*Task instructions*:
The lines to transcribe begin with the one containing "Taking a look" and end with the last line below; reproduce them exactly, without the pictures.

(Picture-based spatial questions)
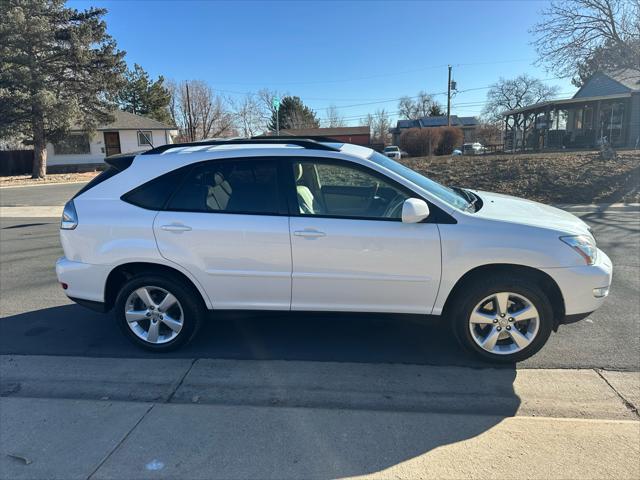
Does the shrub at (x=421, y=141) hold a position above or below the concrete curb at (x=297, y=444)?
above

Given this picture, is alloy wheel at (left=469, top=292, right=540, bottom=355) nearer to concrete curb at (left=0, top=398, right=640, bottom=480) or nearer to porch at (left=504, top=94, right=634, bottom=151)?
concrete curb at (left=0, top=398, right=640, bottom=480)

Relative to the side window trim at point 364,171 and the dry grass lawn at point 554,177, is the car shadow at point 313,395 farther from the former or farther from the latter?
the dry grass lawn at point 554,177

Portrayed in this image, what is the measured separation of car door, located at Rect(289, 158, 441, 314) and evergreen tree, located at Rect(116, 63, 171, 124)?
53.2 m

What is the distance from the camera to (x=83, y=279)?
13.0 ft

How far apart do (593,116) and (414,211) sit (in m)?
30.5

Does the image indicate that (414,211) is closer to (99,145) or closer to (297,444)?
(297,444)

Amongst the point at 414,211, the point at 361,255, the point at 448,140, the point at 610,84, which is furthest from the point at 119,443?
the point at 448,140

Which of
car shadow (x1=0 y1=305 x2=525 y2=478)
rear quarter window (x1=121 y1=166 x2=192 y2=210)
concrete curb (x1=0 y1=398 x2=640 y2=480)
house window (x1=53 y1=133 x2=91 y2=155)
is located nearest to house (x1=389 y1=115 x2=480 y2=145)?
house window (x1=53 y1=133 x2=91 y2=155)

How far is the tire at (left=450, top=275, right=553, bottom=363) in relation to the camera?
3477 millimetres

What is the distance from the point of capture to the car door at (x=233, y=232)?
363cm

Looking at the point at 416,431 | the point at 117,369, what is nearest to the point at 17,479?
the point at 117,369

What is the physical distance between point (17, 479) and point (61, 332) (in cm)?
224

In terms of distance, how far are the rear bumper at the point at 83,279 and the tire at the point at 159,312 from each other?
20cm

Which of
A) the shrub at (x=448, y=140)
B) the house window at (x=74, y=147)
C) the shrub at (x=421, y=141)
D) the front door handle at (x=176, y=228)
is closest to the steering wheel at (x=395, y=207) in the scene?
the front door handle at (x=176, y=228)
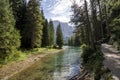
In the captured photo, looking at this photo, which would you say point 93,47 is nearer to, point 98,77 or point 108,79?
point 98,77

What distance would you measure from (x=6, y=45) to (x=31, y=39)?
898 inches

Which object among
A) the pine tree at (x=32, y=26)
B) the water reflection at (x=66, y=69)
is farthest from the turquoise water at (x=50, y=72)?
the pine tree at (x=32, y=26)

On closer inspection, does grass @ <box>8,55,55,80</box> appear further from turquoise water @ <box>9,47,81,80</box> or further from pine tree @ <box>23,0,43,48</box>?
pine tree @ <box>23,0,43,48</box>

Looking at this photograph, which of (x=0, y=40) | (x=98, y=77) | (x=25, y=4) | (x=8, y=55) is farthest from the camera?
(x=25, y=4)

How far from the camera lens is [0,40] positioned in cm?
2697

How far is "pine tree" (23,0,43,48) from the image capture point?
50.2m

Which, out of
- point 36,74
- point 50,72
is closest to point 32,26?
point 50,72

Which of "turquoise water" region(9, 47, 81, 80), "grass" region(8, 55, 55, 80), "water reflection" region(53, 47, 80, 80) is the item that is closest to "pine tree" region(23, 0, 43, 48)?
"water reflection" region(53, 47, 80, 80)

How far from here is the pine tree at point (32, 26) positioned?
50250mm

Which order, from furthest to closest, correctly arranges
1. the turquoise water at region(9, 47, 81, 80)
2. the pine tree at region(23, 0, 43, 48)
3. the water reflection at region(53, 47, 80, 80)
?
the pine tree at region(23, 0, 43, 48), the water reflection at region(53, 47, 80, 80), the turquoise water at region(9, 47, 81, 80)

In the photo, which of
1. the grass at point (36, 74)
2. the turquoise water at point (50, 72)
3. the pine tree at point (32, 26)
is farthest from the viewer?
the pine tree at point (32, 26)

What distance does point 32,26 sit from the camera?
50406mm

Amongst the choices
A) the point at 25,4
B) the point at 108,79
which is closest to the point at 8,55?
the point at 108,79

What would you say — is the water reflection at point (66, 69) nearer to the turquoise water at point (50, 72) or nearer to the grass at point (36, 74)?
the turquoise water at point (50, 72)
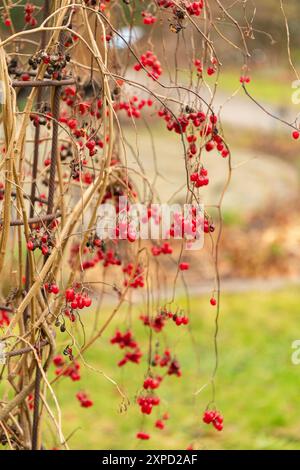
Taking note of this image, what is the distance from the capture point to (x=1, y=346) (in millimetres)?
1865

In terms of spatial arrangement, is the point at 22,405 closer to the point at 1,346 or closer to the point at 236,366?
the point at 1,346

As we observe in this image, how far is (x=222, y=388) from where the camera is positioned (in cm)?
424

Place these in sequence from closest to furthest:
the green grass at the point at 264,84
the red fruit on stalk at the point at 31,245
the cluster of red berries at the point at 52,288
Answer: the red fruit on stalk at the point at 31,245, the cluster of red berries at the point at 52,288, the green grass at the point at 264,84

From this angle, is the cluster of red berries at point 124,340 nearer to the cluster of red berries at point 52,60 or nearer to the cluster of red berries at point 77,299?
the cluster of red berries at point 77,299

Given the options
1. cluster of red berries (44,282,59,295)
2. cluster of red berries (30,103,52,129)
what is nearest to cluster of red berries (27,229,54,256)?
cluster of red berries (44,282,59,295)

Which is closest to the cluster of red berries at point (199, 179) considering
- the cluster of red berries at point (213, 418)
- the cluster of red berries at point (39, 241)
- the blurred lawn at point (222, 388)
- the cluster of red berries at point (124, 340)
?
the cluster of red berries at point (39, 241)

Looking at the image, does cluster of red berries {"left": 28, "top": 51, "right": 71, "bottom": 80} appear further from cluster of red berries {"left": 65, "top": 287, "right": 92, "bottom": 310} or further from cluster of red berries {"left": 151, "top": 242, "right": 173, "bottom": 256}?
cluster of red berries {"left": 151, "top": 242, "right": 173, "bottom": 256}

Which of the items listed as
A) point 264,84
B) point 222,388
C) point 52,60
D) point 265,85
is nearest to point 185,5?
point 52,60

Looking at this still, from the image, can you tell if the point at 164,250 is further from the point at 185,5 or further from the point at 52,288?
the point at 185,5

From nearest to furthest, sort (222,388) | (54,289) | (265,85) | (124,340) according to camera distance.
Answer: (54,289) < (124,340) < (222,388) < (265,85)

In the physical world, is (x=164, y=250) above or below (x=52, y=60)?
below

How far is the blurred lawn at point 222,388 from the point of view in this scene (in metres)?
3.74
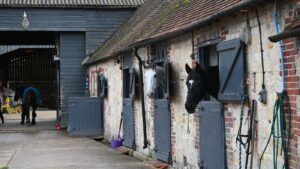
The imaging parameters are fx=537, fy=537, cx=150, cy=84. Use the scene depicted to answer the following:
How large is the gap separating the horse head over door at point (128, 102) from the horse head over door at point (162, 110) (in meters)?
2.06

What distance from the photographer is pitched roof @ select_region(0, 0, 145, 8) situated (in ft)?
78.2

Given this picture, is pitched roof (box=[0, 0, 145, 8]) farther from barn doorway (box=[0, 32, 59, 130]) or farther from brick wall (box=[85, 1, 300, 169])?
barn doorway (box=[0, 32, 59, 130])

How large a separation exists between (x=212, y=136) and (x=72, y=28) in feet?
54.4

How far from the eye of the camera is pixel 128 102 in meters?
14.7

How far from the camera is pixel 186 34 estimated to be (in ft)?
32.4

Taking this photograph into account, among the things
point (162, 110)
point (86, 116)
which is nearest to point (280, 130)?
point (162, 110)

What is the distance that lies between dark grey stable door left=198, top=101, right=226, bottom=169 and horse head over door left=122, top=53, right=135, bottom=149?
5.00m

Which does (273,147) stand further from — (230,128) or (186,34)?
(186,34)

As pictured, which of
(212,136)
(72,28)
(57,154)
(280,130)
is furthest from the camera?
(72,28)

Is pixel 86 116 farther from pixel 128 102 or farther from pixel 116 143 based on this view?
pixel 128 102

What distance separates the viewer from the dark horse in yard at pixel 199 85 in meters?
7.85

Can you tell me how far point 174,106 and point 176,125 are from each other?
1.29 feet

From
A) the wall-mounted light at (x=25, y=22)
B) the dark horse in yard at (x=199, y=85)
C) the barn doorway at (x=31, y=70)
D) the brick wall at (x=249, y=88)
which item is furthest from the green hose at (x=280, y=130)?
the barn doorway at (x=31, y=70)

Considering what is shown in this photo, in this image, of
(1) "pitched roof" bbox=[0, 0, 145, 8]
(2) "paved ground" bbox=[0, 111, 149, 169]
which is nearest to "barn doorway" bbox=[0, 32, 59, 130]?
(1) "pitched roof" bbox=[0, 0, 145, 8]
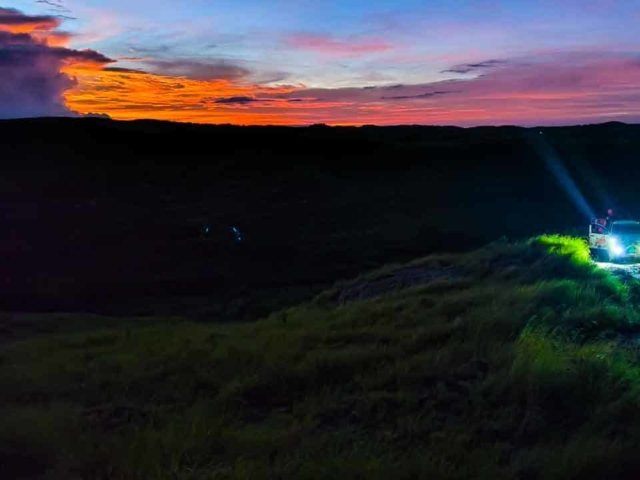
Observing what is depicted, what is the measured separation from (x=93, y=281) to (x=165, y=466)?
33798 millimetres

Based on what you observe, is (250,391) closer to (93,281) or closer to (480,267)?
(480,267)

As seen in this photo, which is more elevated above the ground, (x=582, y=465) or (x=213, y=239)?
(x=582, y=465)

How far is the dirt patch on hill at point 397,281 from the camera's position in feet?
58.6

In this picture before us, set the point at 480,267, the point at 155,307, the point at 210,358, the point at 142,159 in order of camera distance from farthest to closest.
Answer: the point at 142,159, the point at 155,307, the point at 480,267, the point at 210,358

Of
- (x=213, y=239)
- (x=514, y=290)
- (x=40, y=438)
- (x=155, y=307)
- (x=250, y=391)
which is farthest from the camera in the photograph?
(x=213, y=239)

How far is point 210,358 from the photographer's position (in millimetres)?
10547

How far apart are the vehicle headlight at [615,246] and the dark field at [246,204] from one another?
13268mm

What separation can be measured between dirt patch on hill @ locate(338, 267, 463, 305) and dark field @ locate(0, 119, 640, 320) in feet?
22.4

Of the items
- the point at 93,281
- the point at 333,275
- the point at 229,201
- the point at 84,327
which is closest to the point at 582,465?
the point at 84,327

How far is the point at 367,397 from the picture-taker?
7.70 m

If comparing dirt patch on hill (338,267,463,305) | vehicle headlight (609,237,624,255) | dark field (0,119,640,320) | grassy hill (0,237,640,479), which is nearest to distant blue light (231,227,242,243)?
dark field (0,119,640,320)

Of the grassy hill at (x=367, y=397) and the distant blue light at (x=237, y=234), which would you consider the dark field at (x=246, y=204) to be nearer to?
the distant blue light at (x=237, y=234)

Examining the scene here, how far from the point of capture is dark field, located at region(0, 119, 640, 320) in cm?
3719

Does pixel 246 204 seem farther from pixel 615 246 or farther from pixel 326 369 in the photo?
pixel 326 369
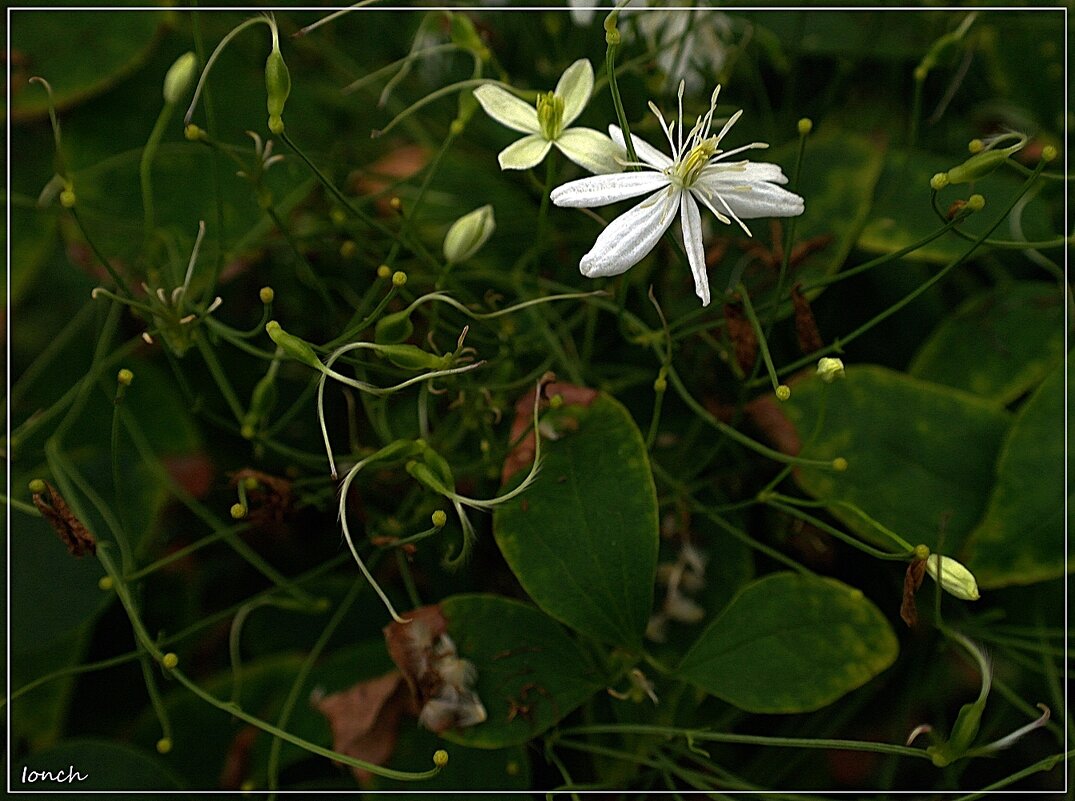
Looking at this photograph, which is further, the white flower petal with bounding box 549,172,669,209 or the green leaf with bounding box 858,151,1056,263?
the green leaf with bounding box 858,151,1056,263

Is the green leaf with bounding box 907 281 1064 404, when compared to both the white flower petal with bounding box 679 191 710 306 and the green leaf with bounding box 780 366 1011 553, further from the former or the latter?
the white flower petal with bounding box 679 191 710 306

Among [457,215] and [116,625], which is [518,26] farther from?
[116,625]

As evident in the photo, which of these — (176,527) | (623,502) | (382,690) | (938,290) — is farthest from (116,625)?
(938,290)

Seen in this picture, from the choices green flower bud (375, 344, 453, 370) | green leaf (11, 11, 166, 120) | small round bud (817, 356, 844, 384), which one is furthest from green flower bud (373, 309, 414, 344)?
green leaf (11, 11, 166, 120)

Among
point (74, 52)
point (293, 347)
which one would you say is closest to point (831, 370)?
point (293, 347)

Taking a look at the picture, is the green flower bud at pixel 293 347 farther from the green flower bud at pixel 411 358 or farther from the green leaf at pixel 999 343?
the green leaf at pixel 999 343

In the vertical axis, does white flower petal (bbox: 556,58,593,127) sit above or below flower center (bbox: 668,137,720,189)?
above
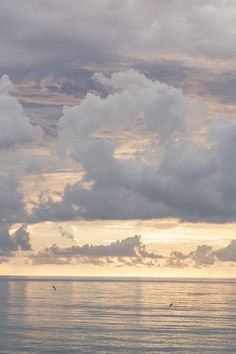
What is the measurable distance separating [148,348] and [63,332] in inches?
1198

*Task response*:
Taking a look at the picture, is the green flower bud at pixel 293 347 farther from the green flower bud at pixel 411 358 or farther from the green leaf at pixel 999 343?
the green leaf at pixel 999 343

In the vertical axis, does white flower petal (bbox: 556,58,593,127) sit above or below flower center (bbox: 668,137,720,189)?
above
What is the measurable distance separating [148,348] and [63,332] in inches?
1198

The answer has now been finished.